Tenant Modes
The Reference Implementation operates in one of two tenant modes — open or closed — which determines how tenants are created and how identities are associated with them. The mode is set at the instance level.
Both modes support two types of identity:
- Users — people who interact with the Reference Implementation through a browser, authenticating via the IDP's sign-in flow.
- Service accounts — systems that consume the REST API programmatically, authenticating via Bearer tokens obtained from the IDP using the OAuth2 client credentials flow.
How each identity type is mapped to a tenant depends on the mode.
Open Mode
Open mode is designed for self-service environments where the tenant creation process is fully automatic. This is the default mode. Identities do not need access to the IDP to create their own tenant, and instance administrators do not need to manually provision tenants — the process is automatic and self-contained within the Reference Implementation.
When to use open mode:
- Demo instances where users self-register to explore UNTP capabilities
- Development and testing environments
Users
When a user signs in for the first time, the Reference Implementation automatically creates a new tenant for them. The tenant is named after the user and the user is linked to that tenant. All subsequent requests from that user are scoped to their tenant. There is no manual provisioning step — the user registers with the IDP, logs into the Reference Implementation, and a tenant is created on first access.
Service Accounts
Each service account gets its own tenant, derived from its sub claim — the same as a regular user.
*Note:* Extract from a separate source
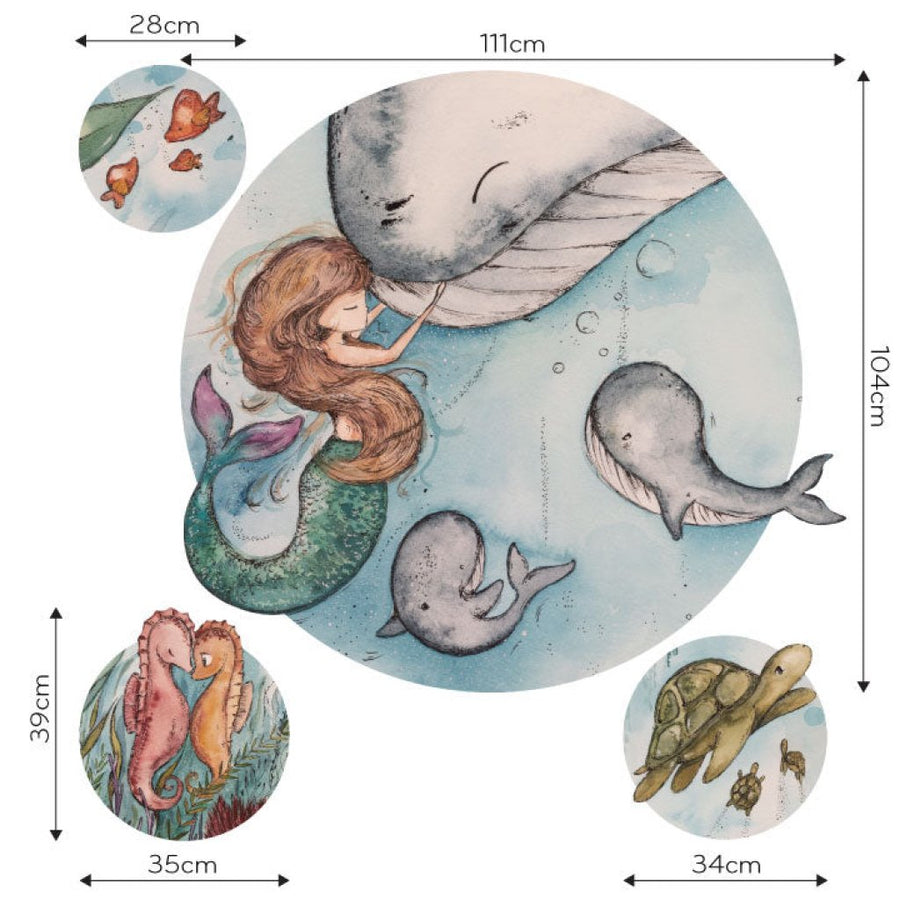 Sea Child – Tapeta Koło Standard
How tenant identity is resolved
- The Reference Implementation reads the
sub(subject) claim from the IDP token to identify the user or service account - On first access, a new tenant is created and the identity is linked to it
- On subsequent access, the existing tenant is retrieved
Team management — the ability for a tenant owner to invite other users into their tenant so they can collaborate — is planned but not yet implemented. When available, this will allow multiple users to work within a single tenant in open mode, with the invitation process managed entirely within the Reference Implementation (not the IDP).
Closed Mode
Closed mode disables self-service tenant creation, giving the instance operator full control over who has access to their instance of the Reference Implementation. Identities are managed at the IDP level — an administrator or system integration adds users and service accounts to the IDP and associates each with a group. That group identifier is what maps the identity to a tenant within the Reference Implementation.
When to use closed mode:
- Pilot programmes where a facilitator manages participants through the IDP
- Managed deployments where tenant membership is controlled centrally
- Any scenario where the IDP is the source of truth for which tenant an identity belongs to
Users
When a user signs in, the Reference Implementation extracts a group claim from the IDP token and uses it to resolve the tenant. If the tenant does not yet exist, it is created automatically from the group claim. The user is then linked to that tenant.
Service Accounts
Service accounts are also resolved via the group claim. This gives integrators flexibility — a service account can have its own dedicated tenant (with its own group ID), or it can act on behalf of an existing tenant by including that tenant's group ID in the service account token.
How tenant identity is resolved
- The Reference Implementation extracts a group claim from the IDP token (the claim name is configurable)
- The group value is used to look up or create the corresponding tenant
- The identity is linked to that tenant
Single group constraint: An identity can only belong to one tenant at a time. If the IDP token contains multiple groups, the Reference Implementation uses the first group and logs a warning. If an identity's group changes in the IDP, the Reference Implementation re-links them to the new tenant on their next authentication.
Configuration
Tenant mode is configured via environment variables on the Reference Implementation:
| Variable | Description | Default |
|---|---|---|
TENANT_MODE | open or closed | open |
TENANT_CLAIM_NAME | The IDP token claim containing the group identifier (closed mode only) | groups |
TENANT_CLAIM_FORMAT | How to extract the group value: array_first or string (closed mode only) | array_first |
The array_first format is for IDPs that deliver groups as a JSON array (e.g., ["/my-org"]), taking the first element. The string format is for IDPs that deliver the group as a plain string value.
See IDP Requirements for the specific token claims and IDP configuration required for each mode.